HBLs liability managers must be expecting decent bonuses for their good work in CY16 as the deposit base expanded by a massive 15 percent well over industry average. Such growth in a year is a serious effort, given HBLs deposit size which is fast nearing Rs2 trillion. Even better is the fact that bulk of this increase was seen in current accounts, which grew by 16 percent over December 2015 and now account for a sizeable 37 percent of total deposits. HBLs CASA remained strong, evident from a 5 percent year-on-year increase in net mark-up income, despite a flattish topline. The cost of deposits has continued to go down, quarter after quarter.
On the asset front, there was considerable growth seen in advances, after a long time, which grew 17 percent over December 2015. In absolute terms, HBL added more advances than investments to its asset portfolio, which is a welcome change. The bank puts it down to improved economic climate, as corporate, SME, and consumer lending segments witnessed growth.
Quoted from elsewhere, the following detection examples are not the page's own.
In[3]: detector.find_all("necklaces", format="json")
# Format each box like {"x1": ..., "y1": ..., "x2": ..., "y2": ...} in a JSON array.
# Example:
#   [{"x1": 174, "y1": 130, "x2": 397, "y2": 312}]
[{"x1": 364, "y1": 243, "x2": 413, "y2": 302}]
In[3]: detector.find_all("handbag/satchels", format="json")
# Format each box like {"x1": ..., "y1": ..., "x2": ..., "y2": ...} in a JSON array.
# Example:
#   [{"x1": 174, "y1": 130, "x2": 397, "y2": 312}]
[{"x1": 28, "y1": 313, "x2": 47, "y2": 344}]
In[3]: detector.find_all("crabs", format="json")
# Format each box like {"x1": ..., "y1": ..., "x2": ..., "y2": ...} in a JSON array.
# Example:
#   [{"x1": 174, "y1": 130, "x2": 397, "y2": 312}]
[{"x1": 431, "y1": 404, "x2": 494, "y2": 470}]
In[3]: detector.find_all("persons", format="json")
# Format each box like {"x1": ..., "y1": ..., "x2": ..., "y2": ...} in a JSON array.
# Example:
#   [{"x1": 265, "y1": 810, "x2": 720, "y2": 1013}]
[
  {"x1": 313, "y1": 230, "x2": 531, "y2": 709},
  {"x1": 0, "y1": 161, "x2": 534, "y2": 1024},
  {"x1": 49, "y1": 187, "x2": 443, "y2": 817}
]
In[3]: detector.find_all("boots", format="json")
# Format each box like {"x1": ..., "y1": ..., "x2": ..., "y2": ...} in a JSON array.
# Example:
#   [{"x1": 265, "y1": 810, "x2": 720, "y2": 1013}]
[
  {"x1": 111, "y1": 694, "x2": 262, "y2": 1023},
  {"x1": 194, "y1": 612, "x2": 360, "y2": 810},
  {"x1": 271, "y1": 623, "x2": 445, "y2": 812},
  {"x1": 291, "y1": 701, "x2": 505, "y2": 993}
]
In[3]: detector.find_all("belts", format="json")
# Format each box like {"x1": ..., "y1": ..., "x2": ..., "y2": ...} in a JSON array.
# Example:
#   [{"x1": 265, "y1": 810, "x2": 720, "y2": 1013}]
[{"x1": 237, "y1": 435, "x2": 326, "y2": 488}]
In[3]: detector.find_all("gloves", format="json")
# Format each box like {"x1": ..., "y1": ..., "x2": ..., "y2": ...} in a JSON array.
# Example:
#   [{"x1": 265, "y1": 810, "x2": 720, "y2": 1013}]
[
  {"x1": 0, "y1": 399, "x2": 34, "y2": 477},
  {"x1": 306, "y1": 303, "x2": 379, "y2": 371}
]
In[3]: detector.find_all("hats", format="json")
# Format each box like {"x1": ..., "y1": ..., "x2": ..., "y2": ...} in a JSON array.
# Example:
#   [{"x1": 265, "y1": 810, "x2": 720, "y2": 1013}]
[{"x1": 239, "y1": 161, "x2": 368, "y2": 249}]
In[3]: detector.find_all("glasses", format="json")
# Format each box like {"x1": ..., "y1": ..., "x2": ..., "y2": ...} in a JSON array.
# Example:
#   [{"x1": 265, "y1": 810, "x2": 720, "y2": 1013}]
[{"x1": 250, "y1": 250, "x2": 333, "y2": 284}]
That said, it will take some doing for advances to surpass investments in government securities, as the key asset category. HBLs IDR still hovers over 70 percent, while the ADR is barely touching 40 percent. But if recent trends are any guide, advances should continue to outpace investments in the near term. That would also make business sense, as the yields on PIBs and treasury bills are nowhere near as lucrative as they once were.
HBLs non-core income continues to ably support the bottomline, as record growth was witnessed in bancassurance and investment banking related income. The non mark-up income may well have fallen significantly year-on-year, and understandably so, as gain on sale of securities came down crashing as most banks had cashed out the benefits earlier. HBL has traditionally kept a check on administrative expenses, and has had a cost income ratio to be envious of. But the yearend administrative expenses appear to be on the higher side. That appears to be the only blip in an otherwise exemplary profit and loss statement.
HBLs infection ratio slipped to single digits for the first time in eight years. which speaks volume of the ever improving asset quality and prudence. With economic conditions on the mend, and ever improving company indicators, HBL seems well poised to muster higher profits as the era of record low interest rates may well be behind us.